His gold eyes darkened. "I keep going through that box. The one that belonged to my father. I don't feel anything about it. The letters, the photos. I don't know who those people were. They don't feel real to me. Valentine was real."
Clary blinked; it wasn't what she'd expected him to say. "Remember, I said that it would take time-"
He didn't even seem to hear her. "If I really were Jace Morgenstern, would you still love me? If I were Sebastian, would you love me?"
She squeezed his hands. "You could never be like that."
"If Valentine did to me what he did to Sebastian, would you love me?"
There was an urgency to the question that she didn't understand. Clary said, "But then you wouldn't be you."
His breath caught, almost as if what she'd said had hurt him-but how could it have? It was the truth. He wasn't like Sebastian. He was like himself. "I don't know who I am," he said. "I look at myself in the mirror and I see Stephen Herondale, but I act like a Lightwood and talk like my father-like Valentine. So I see who I am in your eyes, and I try to be that person, because you have faith in that person and I think faith might be enough to make me what you want."

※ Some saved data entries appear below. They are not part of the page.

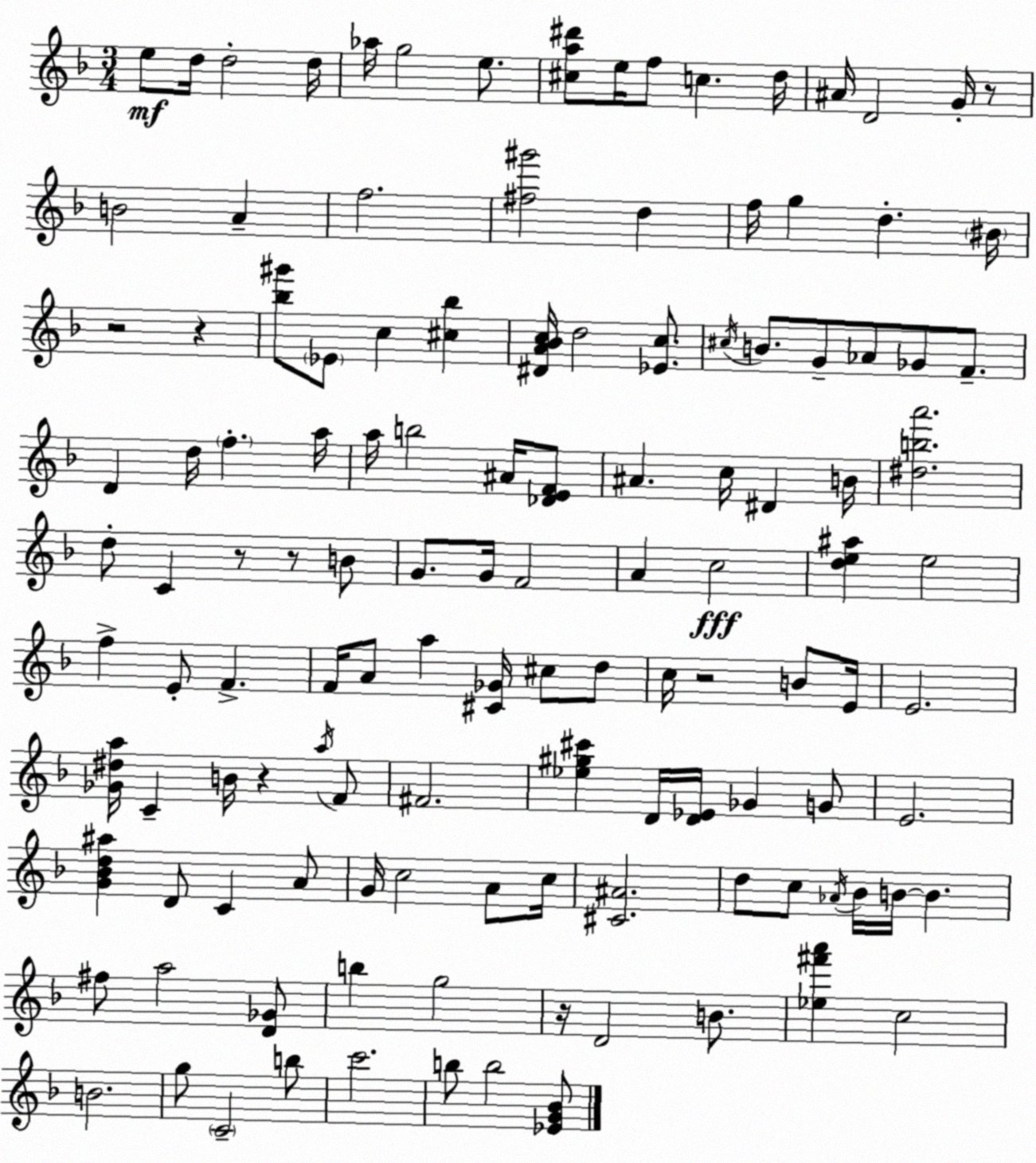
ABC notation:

X:1
T:Untitled
M:3/4
L:1/4
K:Dm
e/2 d/4 d2 d/4 _a/4 g2 e/2 [^ca^d']/2 e/4 f/2 c d/4 ^A/4 D2 G/4 z/2 B2 A f2 [^f^g']2 d f/4 g d ^B/4 z2 z [_b^g']/2 _E/2 c [^c_b] [^DA_Bc]/4 d2 [_Ec]/2 ^c/4 B/2 G/2 _A/2 _G/2 F/2 D d/4 f a/4 a/4 b2 ^A/4 [_DEF]/2 ^A c/4 ^D B/4 [^dba']2 d/2 C z/2 z/2 B/2 G/2 G/4 F2 A c2 [de^a] e2 f E/2 F F/4 A/2 a [^C_G]/4 ^c/2 d/2 c/4 z2 B/2 E/4 E2 [_G^da]/4 C B/4 z a/4 F/2 ^F2 [_e^g^c'] D/4 [D_E]/4 _G G/2 E2 [G_Bd^a] D/2 C A/2 G/4 c2 A/2 c/4 [^C^A]2 d/2 c/2 _A/4 _B/4 B/4 B ^f/2 a2 [D_G]/2 b g2 z/4 D2 B/2 [_e^f'a'] c2 B2 g/2 C2 b/2 c'2 b/2 b2 [_EG_B]/2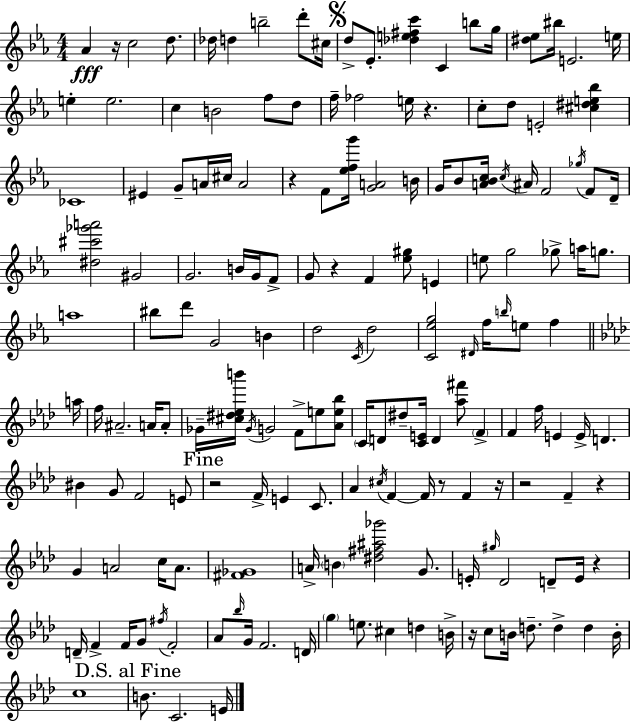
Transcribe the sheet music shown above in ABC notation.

X:1
T:Untitled
M:4/4
L:1/4
K:Eb
_A z/4 c2 d/2 _d/4 d b2 d'/2 ^c/4 d/2 _E/2 [_de^fc'] C b/2 g/4 [^d_e]/2 ^b/4 E2 e/4 e e2 c B2 f/2 d/2 f/4 _f2 e/4 z c/2 d/2 E2 [^c^de_b] _C4 ^E G/2 A/4 ^c/4 A2 z F/2 [_efg']/4 [GA]2 B/4 G/4 _B/2 [A_Bc]/4 c/4 ^A/4 F2 _g/4 F/2 D/4 [^d^c'_g'a']2 ^G2 G2 B/4 G/4 F/2 G/2 z F [_e^g]/2 E e/2 g2 _g/2 a/4 g/2 a4 ^b/2 d'/2 G2 B d2 C/4 d2 [C_eg]2 ^D/4 f/4 b/4 e/2 f a/4 f/4 ^A2 A/4 A/2 _G/4 [^c^d_eb']/4 _G/4 G2 F/2 e/2 [_Ae_b]/2 C/4 D/2 ^d/2 [CE]/4 D [_a^f']/2 F F f/4 E E/4 D ^B G/2 F2 E/2 z2 F/4 E C/2 _A ^c/4 F F/4 z/2 F z/4 z2 F z G A2 c/4 A/2 [^F_G]4 A/4 B [^d^f^a_g']2 G/2 E/4 ^g/4 _D2 D/2 E/4 z D/4 F F/4 G/2 ^f/4 F2 _A/2 _b/4 G/4 F2 D/4 g e/2 ^c d B/4 z/4 c/2 B/4 d/2 d d B/4 c4 B/2 C2 E/4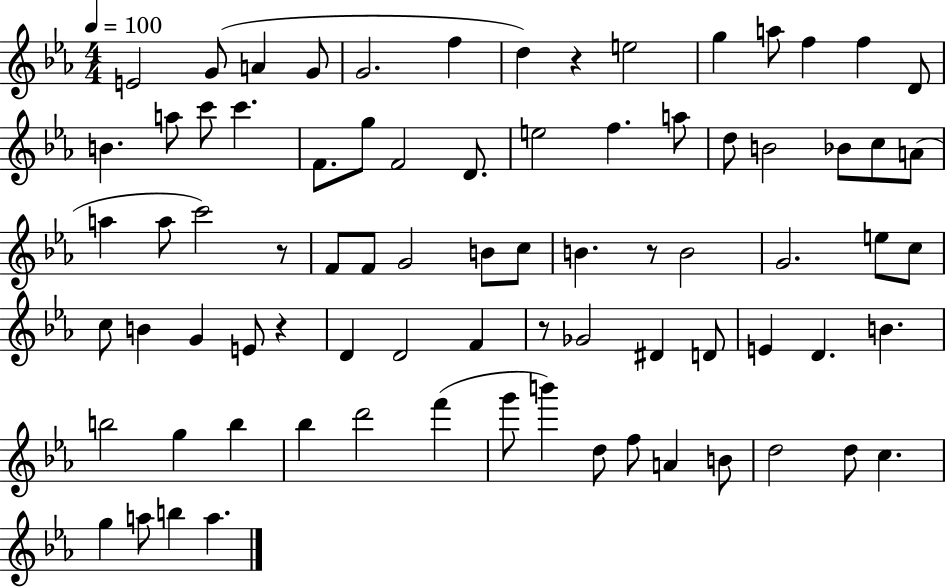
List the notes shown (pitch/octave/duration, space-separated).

E4/h G4/e A4/q G4/e G4/h. F5/q D5/q R/q E5/h G5/q A5/e F5/q F5/q D4/e B4/q. A5/e C6/e C6/q. F4/e. G5/e F4/h D4/e. E5/h F5/q. A5/e D5/e B4/h Bb4/e C5/e A4/e A5/q A5/e C6/h R/e F4/e F4/e G4/h B4/e C5/e B4/q. R/e B4/h G4/h. E5/e C5/e C5/e B4/q G4/q E4/e R/q D4/q D4/h F4/q R/e Gb4/h D#4/q D4/e E4/q D4/q. B4/q. B5/h G5/q B5/q Bb5/q D6/h F6/q G6/e B6/q D5/e F5/e A4/q B4/e D5/h D5/e C5/q. G5/q A5/e B5/q A5/q.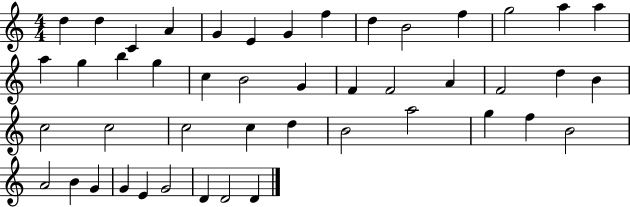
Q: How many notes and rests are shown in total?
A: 46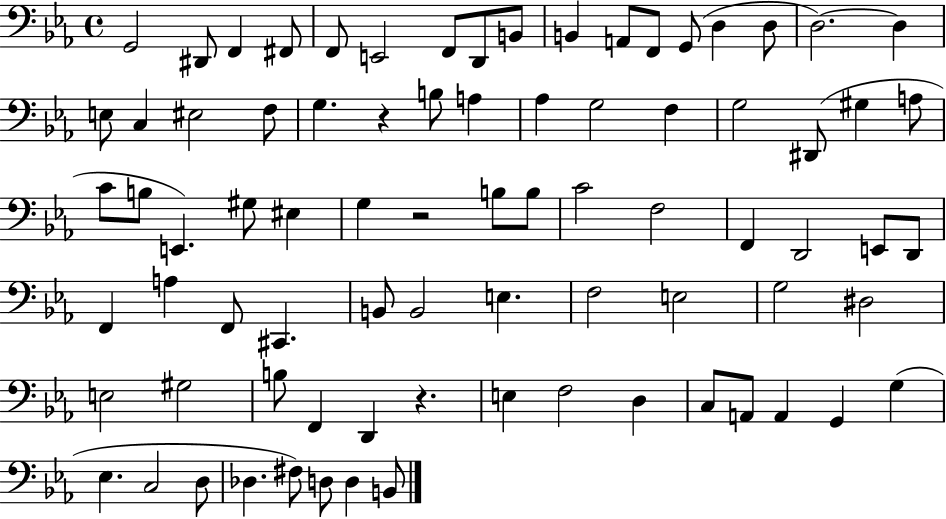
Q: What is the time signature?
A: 4/4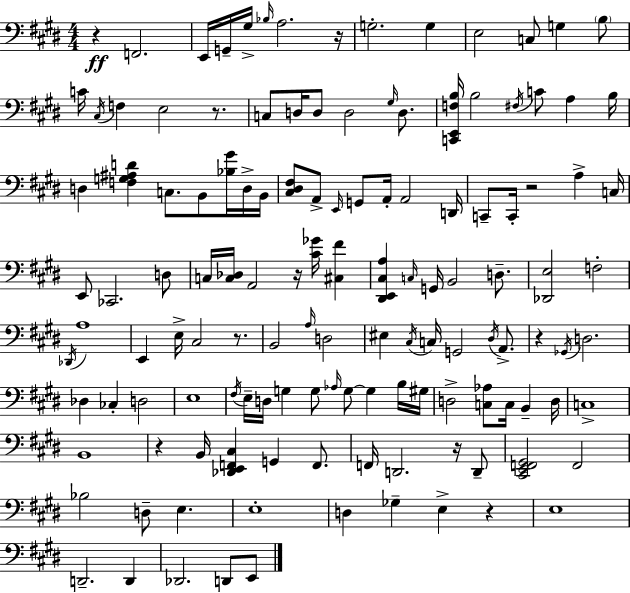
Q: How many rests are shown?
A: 10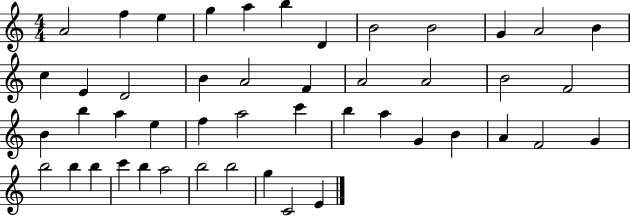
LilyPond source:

{
  \clef treble
  \numericTimeSignature
  \time 4/4
  \key c \major
  a'2 f''4 e''4 | g''4 a''4 b''4 d'4 | b'2 b'2 | g'4 a'2 b'4 | \break c''4 e'4 d'2 | b'4 a'2 f'4 | a'2 a'2 | b'2 f'2 | \break b'4 b''4 a''4 e''4 | f''4 a''2 c'''4 | b''4 a''4 g'4 b'4 | a'4 f'2 g'4 | \break b''2 b''4 b''4 | c'''4 b''4 a''2 | b''2 b''2 | g''4 c'2 e'4 | \break \bar "|."
}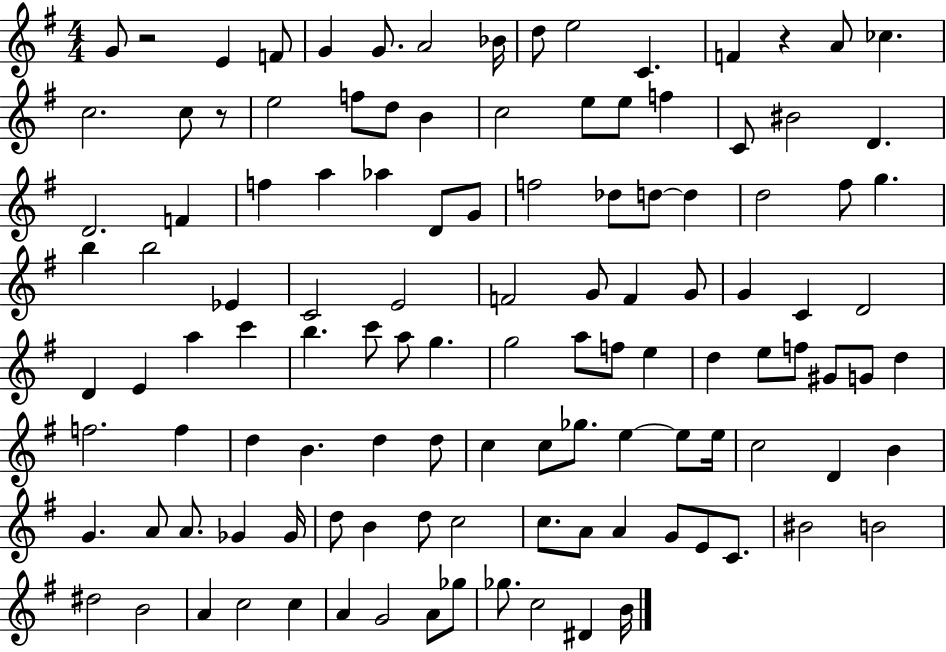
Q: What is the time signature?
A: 4/4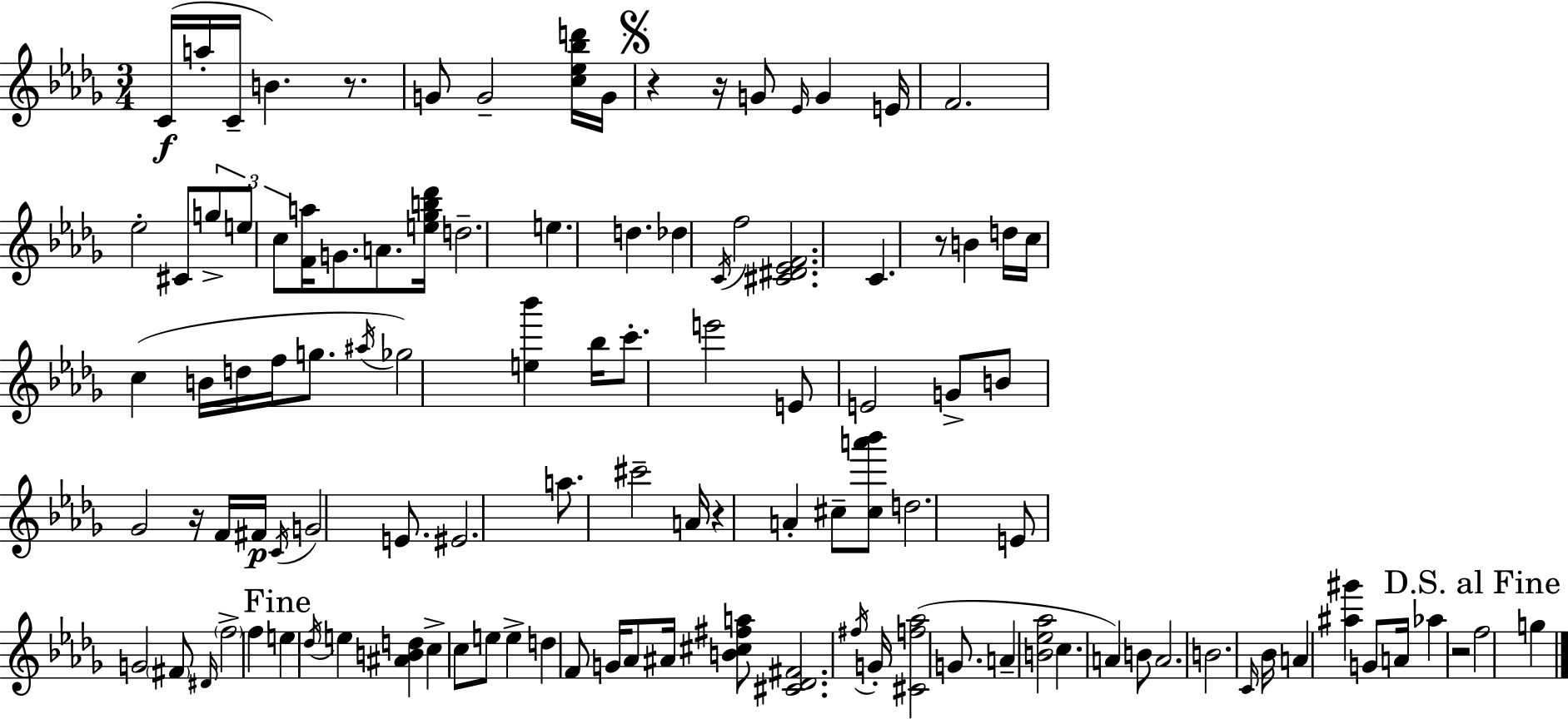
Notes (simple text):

C4/s A5/s C4/s B4/q. R/e. G4/e G4/h [C5,Eb5,Bb5,D6]/s G4/s R/q R/s G4/e Eb4/s G4/q E4/s F4/h. Eb5/h C#4/e G5/e E5/e C5/e [F4,A5]/s G4/e. A4/e. [E5,Gb5,B5,Db6]/s D5/h. E5/q. D5/q. Db5/q C4/s F5/h [C#4,D#4,Eb4,F4]/h. C4/q. R/e B4/q D5/s C5/s C5/q B4/s D5/s F5/s G5/e. A#5/s Gb5/h [E5,Bb6]/q Bb5/s C6/e. E6/h E4/e E4/h G4/e B4/e Gb4/h R/s F4/s F#4/s C4/s G4/h E4/e. EIS4/h. A5/e. C#6/h A4/s R/q A4/q C#5/e [C#5,A6,Bb6]/e D5/h. E4/e G4/h F#4/e D#4/s F5/h F5/q E5/q Db5/s E5/q [A#4,B4,D5]/q C5/q C5/e E5/e E5/q D5/q F4/e G4/s Ab4/e A#4/s [B4,C#5,F#5,A5]/e [C#4,Db4,F#4]/h. F#5/s G4/s [C#4,F5,Ab5]/h G4/e. A4/q [B4,Eb5,Ab5]/h C5/q. A4/q B4/e A4/h. B4/h. C4/s Bb4/s A4/q [A#5,G#6]/q G4/e A4/s Ab5/q R/h F5/h G5/q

"You're already what I want. You always have been," Clary said, but she couldn't help feeling as if she were calling into an empty room. It was as if Jace couldn't hear her, no matter how many times she told him she loved him. "I know you feel like you don't know who you are, but I do. I know. And someday you will too. And in the meantime you can't keep worrying about losing me, because it'll never happen."